• _TASK DESCRIPTION_
Find all lines in the records that include the word "ALTER", and copy them out.

Collected data
--*--
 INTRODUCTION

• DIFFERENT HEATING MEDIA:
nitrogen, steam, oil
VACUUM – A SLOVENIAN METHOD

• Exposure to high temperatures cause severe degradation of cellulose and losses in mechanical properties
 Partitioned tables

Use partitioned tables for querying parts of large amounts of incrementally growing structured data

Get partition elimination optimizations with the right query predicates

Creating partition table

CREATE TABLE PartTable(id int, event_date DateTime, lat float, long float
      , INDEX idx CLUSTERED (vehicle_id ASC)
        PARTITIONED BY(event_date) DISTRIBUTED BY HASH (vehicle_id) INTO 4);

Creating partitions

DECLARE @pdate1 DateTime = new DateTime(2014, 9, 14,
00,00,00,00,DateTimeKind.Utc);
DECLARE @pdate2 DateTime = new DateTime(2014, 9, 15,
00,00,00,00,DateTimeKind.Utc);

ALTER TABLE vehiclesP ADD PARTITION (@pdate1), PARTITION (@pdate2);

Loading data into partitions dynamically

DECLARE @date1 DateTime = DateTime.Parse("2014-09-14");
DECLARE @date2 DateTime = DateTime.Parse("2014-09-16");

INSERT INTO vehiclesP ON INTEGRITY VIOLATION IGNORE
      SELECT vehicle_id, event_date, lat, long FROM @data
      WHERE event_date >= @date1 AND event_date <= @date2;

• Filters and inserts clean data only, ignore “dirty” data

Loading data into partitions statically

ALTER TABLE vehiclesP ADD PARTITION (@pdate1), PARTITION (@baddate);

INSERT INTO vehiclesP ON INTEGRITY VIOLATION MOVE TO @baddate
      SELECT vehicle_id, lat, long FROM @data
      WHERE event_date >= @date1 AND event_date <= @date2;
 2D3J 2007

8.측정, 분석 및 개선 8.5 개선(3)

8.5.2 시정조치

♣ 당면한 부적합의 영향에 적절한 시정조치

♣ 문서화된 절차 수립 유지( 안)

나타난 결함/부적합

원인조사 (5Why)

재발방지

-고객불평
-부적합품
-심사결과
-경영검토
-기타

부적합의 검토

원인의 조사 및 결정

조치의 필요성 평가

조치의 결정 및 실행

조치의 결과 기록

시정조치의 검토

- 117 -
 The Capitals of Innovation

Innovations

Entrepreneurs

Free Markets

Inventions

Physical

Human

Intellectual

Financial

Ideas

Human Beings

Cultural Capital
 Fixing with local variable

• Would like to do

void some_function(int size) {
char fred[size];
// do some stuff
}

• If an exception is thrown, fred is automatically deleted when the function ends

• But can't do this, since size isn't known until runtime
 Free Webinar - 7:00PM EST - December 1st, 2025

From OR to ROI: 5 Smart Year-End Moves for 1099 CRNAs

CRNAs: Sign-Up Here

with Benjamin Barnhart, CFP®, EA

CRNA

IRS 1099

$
--*--
• _REPLY_
ALTER TABLE vehiclesP ADD PARTITION (@pdate1), PARTITION (@pdate2);
ALTER TABLE vehiclesP ADD PARTITION (@pdate1), PARTITION (@baddate);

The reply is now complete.